>> Start Reading text
“Palaver” was one of the first films shot in Nigeria in the first quarter of the 20th century when the country was a colony of the British Empire. It was the first feature film that gave speaking roles to the natives and in fact they got good reviews for their natural acting skills. And they were the first Nigerian movie stars who should be recognized as we celebrate the Nigeria Centenary of 1914-2014: Dawiya, King of the Sura and Yilkuba, the Witch Doctor.
They may no longer be here with us since they have passed on decades ago, but “Palaver” is their legacy and an important part in the heritage of the history of Nigeria.
The living survivors and successors of their lineage should be proud of them.
They and Orlando Martins (1899–1985) who acted in “Sanders of the River” the 1935 British film directed by Hungarian-British director, Zoltán Korda, should not be forgotten.
>> End Reading text
### [What to do]
A: Using the text on the film "Palaver," explain in one to three sentences why Dawiya and Yilkuba should be recognized during the Nigeria Centenary celebration.
B: Answer these questions from the text on the film "Palaver":
(i) What was Nigeria's political status when "Palaver" was shot?
(ii) What role did Yilkuba play?
(iii) Who directed "Sanders of the River"?
C: Summarize the text on the film "Palaver" in two sentences.
>> Start Provided records
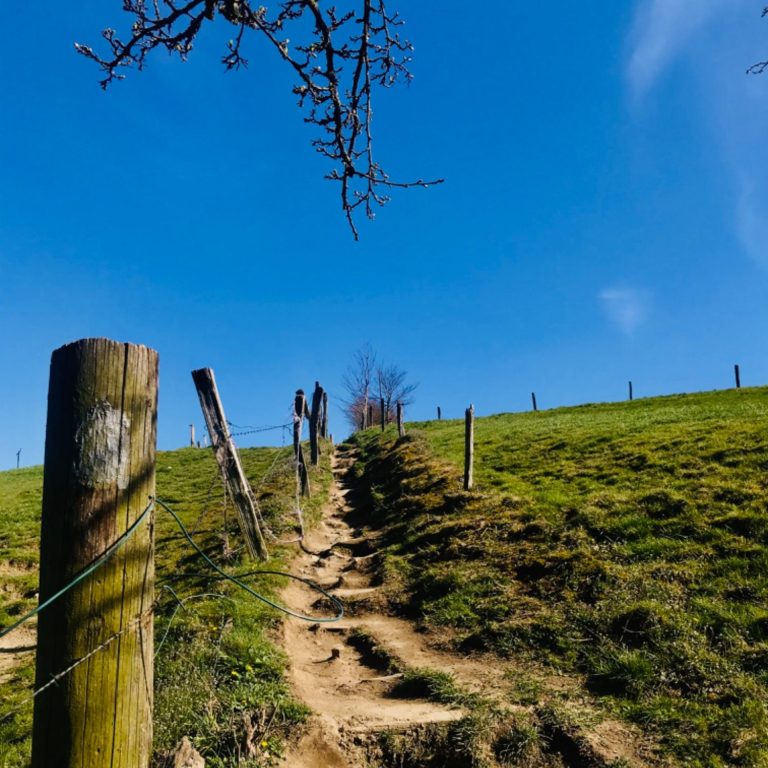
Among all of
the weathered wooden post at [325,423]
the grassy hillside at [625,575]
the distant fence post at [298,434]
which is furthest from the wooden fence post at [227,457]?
the weathered wooden post at [325,423]

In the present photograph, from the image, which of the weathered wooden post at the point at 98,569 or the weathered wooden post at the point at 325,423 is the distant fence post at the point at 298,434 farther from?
the weathered wooden post at the point at 325,423

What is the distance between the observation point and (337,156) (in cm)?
409

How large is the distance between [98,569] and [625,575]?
22.5 ft

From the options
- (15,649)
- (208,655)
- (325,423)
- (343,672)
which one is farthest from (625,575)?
(325,423)

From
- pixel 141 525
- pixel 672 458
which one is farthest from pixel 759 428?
pixel 141 525

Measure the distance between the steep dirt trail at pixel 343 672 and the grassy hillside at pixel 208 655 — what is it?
0.29 meters

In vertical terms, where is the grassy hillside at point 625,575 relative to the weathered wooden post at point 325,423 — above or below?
below

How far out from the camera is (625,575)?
714 cm

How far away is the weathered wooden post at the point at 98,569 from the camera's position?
6.82 ft

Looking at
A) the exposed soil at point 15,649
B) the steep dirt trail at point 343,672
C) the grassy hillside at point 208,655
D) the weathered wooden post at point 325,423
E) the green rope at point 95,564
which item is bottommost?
the exposed soil at point 15,649

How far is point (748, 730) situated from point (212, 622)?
18.2 ft

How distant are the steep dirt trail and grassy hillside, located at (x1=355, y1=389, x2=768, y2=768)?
22.4 inches

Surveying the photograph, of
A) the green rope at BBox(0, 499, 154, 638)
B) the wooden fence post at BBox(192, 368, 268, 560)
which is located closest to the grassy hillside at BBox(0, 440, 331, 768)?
the wooden fence post at BBox(192, 368, 268, 560)

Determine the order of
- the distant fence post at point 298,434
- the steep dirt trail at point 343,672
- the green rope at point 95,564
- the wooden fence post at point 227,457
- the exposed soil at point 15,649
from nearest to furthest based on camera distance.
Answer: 1. the green rope at point 95,564
2. the steep dirt trail at point 343,672
3. the exposed soil at point 15,649
4. the wooden fence post at point 227,457
5. the distant fence post at point 298,434
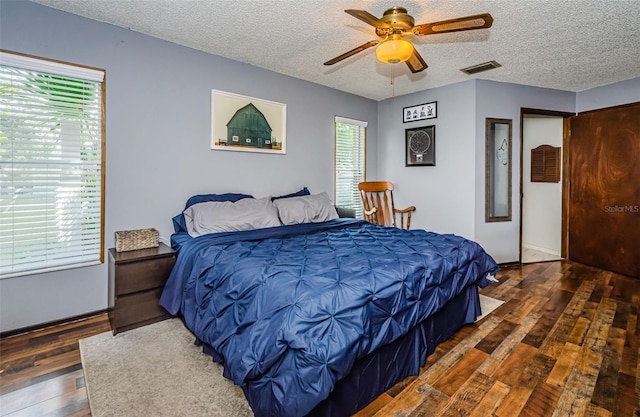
>> End Provided records
### [Set of answers]
A: Dawiya and Yilkuba were the first Nigerian movie stars. They had speaking roles in "Palaver," the first feature film to give speaking roles to the natives. The film is their legacy and an important part of Nigeria's historical heritage.

B:
(i) It was a colony of the British Empire.
(ii) The Witch Doctor.
(iii) Zoltán Korda.

C: "Palaver," one of the first films shot in colonial Nigeria, was the first feature film to give natives speaking roles, and its actors Dawiya and Yilkuba, the first Nigerian movie stars, should be recognized during the Nigeria Centenary. The film is their legacy and part of Nigeria's heritage, and they and Orlando Martins, who acted in the 1935 British film "Sanders of the River," should not be forgotten.